この定番な試算は、穴だらけであることにお気づきでしょうか?

非現実的その1:今どき、ファミリー物件でも相場は15,000円ではなく10,000円…。
非現実的その2:月に20日予約を取るのすら、とても難しい…。
非現実的その3:30万円の収益があっても経費がかかるため、残るのは10万円にも満たない。

平均的な運営方法(民泊代行業者に委託して)で平均的な稼働率をマークしても、月収30万円なんて夢のまた夢、10万円すら難しいのが実情なのです。

1−2.ホストは赤字の懸念があるが、民泊代行業者は赤字にならないカラクリ。

民泊代行業者が盛んに新規ホスト参入を促すのは、民泊代行業者が独り勝ちできるカラクリが存在するため。

民泊代行業者は、手助けしたホストの売り上げの30パーセント程度を徴収するのですが、これを「売り上げの〇パーセント」と設定することで、たとえ稼働率が低迷しても民泊代行業者は利益を確保できます。しかしホストはどうでしょう?不動産の費用や光熱費などで10万円以上は支出することになるため、宿泊収入が15万円を切るなら、ホストは赤字に陥るでしょう。

ホスト側は、とてもリスキーなのです!

2 投機型民泊の現実的な収入は?物件タイプ別に詳細解説!

では、投機型民泊はどれくらいの収入が得られるのでしょうか。もちろん、物件のサイズによって収入も支出も異なりますよね。物件タイプ別に、シミュレーションを行ってみましょう。

2−1.ワンルーム物件の収益試算。

まずは1人〜2人用のワンルーム物件について。基本的に、ワンルーム物件での投機型民泊は対費用効果が悪く、かつライバルが多い(ホームステイ型民泊が安い値段で1〜2人を泊めている)ので、経営にはかなりの勇気と戦略が要ります。

2−1−1.2人でも1泊4,000円、月額収入は50,000〜70,000円。

ワンルームタイプの物件の場合、価格相場は一般的に5,000〜7,000円程度と言われていますが、競争が進んでいてその値段では予約を取るのは困難です。1人泊なら3,000円程度、2人泊でも4,000円程度が現実的な相場となっています。まだ下がる可能性も!平均稼働率は日本全体で55パーセント程度ですから、月額収益は50,000〜70,000円くらいが目安と言えそうです。

2−1−2.支出は家賃に左右される。50,000円の物件なら10万円程度の総支出は覚悟を!
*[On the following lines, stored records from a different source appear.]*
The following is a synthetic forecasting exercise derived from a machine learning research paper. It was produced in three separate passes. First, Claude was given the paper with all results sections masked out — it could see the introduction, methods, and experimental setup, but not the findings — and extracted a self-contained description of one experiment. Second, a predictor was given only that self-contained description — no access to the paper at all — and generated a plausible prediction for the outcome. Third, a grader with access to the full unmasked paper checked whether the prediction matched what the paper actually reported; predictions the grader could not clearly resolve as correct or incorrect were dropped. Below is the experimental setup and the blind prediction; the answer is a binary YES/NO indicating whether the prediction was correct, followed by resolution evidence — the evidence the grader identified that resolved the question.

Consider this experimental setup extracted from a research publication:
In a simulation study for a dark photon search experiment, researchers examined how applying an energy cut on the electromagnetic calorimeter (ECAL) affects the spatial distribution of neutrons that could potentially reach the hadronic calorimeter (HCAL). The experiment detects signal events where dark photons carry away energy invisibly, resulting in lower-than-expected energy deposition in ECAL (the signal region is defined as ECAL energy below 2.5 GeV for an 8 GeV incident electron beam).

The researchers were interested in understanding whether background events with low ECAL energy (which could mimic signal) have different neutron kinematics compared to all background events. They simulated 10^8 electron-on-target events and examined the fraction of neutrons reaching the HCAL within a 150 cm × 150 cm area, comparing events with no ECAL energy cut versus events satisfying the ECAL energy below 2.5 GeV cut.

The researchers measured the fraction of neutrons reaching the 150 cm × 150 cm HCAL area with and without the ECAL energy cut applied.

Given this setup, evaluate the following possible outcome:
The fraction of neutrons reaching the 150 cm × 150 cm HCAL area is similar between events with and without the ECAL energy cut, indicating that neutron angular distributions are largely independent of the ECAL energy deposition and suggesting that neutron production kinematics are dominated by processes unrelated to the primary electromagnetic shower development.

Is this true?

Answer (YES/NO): NO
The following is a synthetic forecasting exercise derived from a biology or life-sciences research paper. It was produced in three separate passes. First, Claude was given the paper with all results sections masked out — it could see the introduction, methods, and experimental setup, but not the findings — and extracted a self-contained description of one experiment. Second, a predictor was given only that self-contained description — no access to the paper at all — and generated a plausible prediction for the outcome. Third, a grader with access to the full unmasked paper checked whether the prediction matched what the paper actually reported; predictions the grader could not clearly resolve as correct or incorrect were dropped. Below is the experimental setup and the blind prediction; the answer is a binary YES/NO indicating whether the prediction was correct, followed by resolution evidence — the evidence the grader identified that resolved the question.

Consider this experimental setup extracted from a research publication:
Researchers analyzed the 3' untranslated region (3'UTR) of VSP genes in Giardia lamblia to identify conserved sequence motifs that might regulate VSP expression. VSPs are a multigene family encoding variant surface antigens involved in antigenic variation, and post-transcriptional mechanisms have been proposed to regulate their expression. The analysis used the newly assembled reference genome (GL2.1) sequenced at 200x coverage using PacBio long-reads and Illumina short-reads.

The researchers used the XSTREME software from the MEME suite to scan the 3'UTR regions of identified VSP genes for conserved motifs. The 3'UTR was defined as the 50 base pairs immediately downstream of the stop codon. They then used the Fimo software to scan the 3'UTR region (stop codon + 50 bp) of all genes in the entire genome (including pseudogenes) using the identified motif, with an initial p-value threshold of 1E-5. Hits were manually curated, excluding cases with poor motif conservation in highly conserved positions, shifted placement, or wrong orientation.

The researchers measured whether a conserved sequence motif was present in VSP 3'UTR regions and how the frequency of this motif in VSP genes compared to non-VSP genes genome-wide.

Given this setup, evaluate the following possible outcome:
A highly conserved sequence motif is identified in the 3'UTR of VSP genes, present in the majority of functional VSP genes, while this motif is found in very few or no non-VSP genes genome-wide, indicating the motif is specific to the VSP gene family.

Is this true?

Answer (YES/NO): YES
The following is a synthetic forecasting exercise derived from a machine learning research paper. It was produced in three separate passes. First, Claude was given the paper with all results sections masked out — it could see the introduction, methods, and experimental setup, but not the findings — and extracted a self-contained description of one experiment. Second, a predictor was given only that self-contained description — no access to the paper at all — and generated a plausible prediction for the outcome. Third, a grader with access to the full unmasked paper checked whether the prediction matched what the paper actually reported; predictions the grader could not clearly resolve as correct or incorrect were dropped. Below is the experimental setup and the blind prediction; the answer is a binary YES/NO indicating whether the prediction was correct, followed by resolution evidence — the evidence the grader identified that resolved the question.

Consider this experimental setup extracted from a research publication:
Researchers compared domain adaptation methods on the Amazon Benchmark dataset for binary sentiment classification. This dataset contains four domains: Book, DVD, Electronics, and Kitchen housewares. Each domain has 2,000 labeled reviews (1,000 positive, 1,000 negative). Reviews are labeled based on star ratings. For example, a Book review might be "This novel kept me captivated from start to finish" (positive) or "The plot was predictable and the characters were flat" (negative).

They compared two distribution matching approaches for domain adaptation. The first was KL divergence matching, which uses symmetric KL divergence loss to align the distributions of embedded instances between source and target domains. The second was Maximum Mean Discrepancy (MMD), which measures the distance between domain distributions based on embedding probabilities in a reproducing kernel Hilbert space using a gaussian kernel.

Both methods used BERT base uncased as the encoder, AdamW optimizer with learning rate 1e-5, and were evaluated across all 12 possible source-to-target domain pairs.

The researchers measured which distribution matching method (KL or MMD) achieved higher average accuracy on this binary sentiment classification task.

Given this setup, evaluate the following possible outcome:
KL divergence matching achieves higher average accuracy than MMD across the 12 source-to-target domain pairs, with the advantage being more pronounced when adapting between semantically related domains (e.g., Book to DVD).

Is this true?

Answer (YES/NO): NO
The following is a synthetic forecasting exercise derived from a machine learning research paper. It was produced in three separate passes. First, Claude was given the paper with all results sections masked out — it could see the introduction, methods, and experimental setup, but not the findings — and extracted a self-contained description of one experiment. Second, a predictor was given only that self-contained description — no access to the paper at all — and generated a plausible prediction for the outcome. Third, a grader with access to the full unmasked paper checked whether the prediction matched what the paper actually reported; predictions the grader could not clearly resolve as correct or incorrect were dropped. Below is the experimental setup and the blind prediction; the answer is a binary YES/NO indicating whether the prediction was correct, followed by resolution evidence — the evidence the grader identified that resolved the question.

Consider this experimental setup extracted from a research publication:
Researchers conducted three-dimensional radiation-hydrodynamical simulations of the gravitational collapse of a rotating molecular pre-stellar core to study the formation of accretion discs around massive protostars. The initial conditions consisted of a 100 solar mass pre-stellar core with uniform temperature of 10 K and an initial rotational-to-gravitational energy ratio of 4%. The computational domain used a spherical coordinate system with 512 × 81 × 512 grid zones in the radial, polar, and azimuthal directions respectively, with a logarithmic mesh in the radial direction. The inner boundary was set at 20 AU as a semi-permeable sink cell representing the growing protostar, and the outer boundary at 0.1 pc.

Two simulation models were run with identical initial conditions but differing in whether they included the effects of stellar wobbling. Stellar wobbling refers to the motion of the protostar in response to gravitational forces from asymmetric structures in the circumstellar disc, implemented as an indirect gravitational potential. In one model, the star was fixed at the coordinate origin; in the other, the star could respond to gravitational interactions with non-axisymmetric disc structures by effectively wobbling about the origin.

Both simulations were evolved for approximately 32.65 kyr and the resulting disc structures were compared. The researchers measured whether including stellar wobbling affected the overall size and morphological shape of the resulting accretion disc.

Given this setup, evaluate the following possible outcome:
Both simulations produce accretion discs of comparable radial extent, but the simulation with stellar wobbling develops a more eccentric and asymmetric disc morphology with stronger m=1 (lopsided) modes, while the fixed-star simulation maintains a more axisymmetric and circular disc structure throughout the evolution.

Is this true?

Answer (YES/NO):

月々の支出は物件の家賃に大きく左右されます。家賃は、都心部や人気エリアなら50,000円は下らないでしょう。次に、民泊代行業者を利用するなら、収益の30パーセント程度を差し引かれて20,000円くらい。さらに、光熱費は10,000円前後、通信費(Wi-Fi、ポケットWi-Fi)は7,000円程度と見積もると…?

平均的な稼働率程度では赤字になってしまうことがわかります。そこからさらに、敷金礼金や家財道具費などの先行投資を返済しなければなりません。

2−1−3.確実に利益を出したいなら家賃10,000〜20,000円で物件を見繕うべし!

地方や古民家物件などで、家賃10,000〜20,000万円程度の物件を確保することができるなら、月額20,000円程度を稼ぐことはできるでしょう。または、あなた自身がワンルーム物件の大家さんで、支出無しに物件を工面できるなら、月額30,000〜40,000円程度のビジネスにはなりそうです。

2−2.ファミリー物件の収益試算。

投機型民泊で最も主流なのがファミリー物件。一見、多大な収入が得られそうですが、実際はそうでもない!?

2−2−1.相場は1泊10,000円以下まで下落している!宿泊収益は15万円も難しい…。

ファミリータイプの物件の場合、宿泊価格相場は一般的に15,000〜20,000円程度と言われていますが、これもリアルな値段とは言えません。2016年秋時点の実情は、4人泊で8,000〜10,000円程度が予約の取りやすい価格となっています。これもまだ下がるでしょう。平均稼働率が55パーセント程度ですから、月額収益は12〜13万円程度と言えそうです。

2−2−2.家賃10万円の物件なら、支出総額は15万円を超えてくる!

支出を見てみましょう。まずは家賃ですが、人気エリアのそれなりにしっかりした物件なら、やはり10万円くらいはします。(また、民泊での又貸しを許可する物件は日に日に価格が高騰しており、さらに敷金礼金仲介料以外にも特殊な手数料を数万単位で取るところが増えてきていますから注意してください。)次に、民泊代行業者への手数料が宿泊収益の30パーセント程度…この試算なら40,000円程度徴収され、光熱費はワンルームよりも高く20,000円程度、通信費( Wi-Fi、ポケットWi-Fi )は7,000円程度で見積もると、支出の合計額は15万円を超え、平均程度の稼働率では完全に赤字に陥ることがわかります。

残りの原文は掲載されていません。